EXPLORATION

Santos and Caspian busy in Central Asia

ATTRACTING a major player as a farm-in partner has made a big difference for petroleum junior Cas...

Santos and Caspian busy in Central Asia

In August, Caspian announced it had managed to bring Australia’s third largest petroleum company into a joint venture in Kyrgyzstan in what was Santos Limited’s first move into Central Asia.

Santos has already proved to be an energetic partner, Carson says.

“The deal was finalised on September 23, but by mid September Santos were on the ground in Kyrgyzstan with three teams – eight to 10 people,” Carson says.

“Other companies were interested in farming into our blocks, but Santos dedicated resources to the project which enabled them to act quicker than the competitors. We were impressed with their professionalism and had no hesitation in going with them.”

Under the farm-in deal, Santos is earning an 80% operated working interest in 10 exploration licences currently 100% owned by Caspian that cover 16,500 square kilometres. The farm-in deal excludes the shallow potential down to 1,000m in four of the licenses. But Santos has an option to farm into these shallow development prospects as well.

All but one of the leases are in the Fergana Basin, an established petroleum province with a production history dating back more than a century. Caspian and Santos say the basin is in part analogous to the prolific hydrocarbon province of the Tarim Basin in western China, which has many large fields.

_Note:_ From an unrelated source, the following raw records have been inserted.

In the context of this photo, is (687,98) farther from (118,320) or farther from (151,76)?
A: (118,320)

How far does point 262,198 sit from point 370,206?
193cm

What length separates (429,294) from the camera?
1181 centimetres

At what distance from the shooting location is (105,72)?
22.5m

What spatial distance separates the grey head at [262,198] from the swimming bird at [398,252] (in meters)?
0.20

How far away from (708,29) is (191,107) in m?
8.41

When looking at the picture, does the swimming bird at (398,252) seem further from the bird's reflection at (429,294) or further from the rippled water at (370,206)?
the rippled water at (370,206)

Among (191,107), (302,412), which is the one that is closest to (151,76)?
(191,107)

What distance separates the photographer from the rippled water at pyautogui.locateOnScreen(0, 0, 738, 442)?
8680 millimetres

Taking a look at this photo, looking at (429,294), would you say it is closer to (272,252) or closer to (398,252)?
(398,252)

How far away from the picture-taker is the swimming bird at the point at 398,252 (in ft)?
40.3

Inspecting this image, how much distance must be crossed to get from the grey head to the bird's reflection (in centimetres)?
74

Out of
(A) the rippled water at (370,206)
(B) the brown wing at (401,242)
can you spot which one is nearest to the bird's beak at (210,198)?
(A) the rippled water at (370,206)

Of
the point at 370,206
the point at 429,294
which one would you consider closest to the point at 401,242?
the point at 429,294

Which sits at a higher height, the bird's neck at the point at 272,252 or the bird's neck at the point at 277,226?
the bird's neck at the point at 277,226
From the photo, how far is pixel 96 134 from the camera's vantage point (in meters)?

Under the terms of the agreement, Santos will solely fund and operate a phased work program of up to US$28 million over all of the licences within a four-year period.

In addition Santos has taken a 17.7% direct equity placement in Caspian by investing $5 million.

Santos is currently working on a feasibility study of the four excluded shallow blocks, all of which are in the northern Fergana Basin. It has until the end of January to decide whether it will farm in to these blocks, Carson said.

“We excluded these areas because we thought they might be of much more interest to a small company like Caspian rather than a big player like Santos,” he says.

Caspian is confident that if Santos chooses not to opt into these shallow prospects, it can find another farm-in partner.

There is clearly petroleum in these blocks – oil seeps to the surface in many places and local farmers scoop it up by the bucket load to use for their domestic heating.

But while the oil seeps make shallow exploration in this area a low-risk proposition, they also ensure that flow rates will be relatively small as the reservoirs will have low pressure due to the very shallow depths and poor seal.

“We are looking at innovative ways to fast-track cheap production and get some quick cashflow,” Carson said.

“It would make a big difference to us but might not be that attractive to a major outfit such as Santos. So we kept it separate as we didn’t want Santos just coming in and concentrating only on the big structures that will take longer to come to fruition.”

These big, deep structures are what both partners are most excited about. While one of Santos’s three teams that visited Kyrgyzstan is assessing the shallow prospects in the northern Fergana Basin, the other two are conducting a review of the deeper prospects.

“We have some targets of a hundred million-plus barrels of recoverable oil, and several others in the 10 to 50 million barrel range,” Carson says.

“Just one 30 million barrel discovery with our 20% equity would lead to a significant revaluing of Caspian.”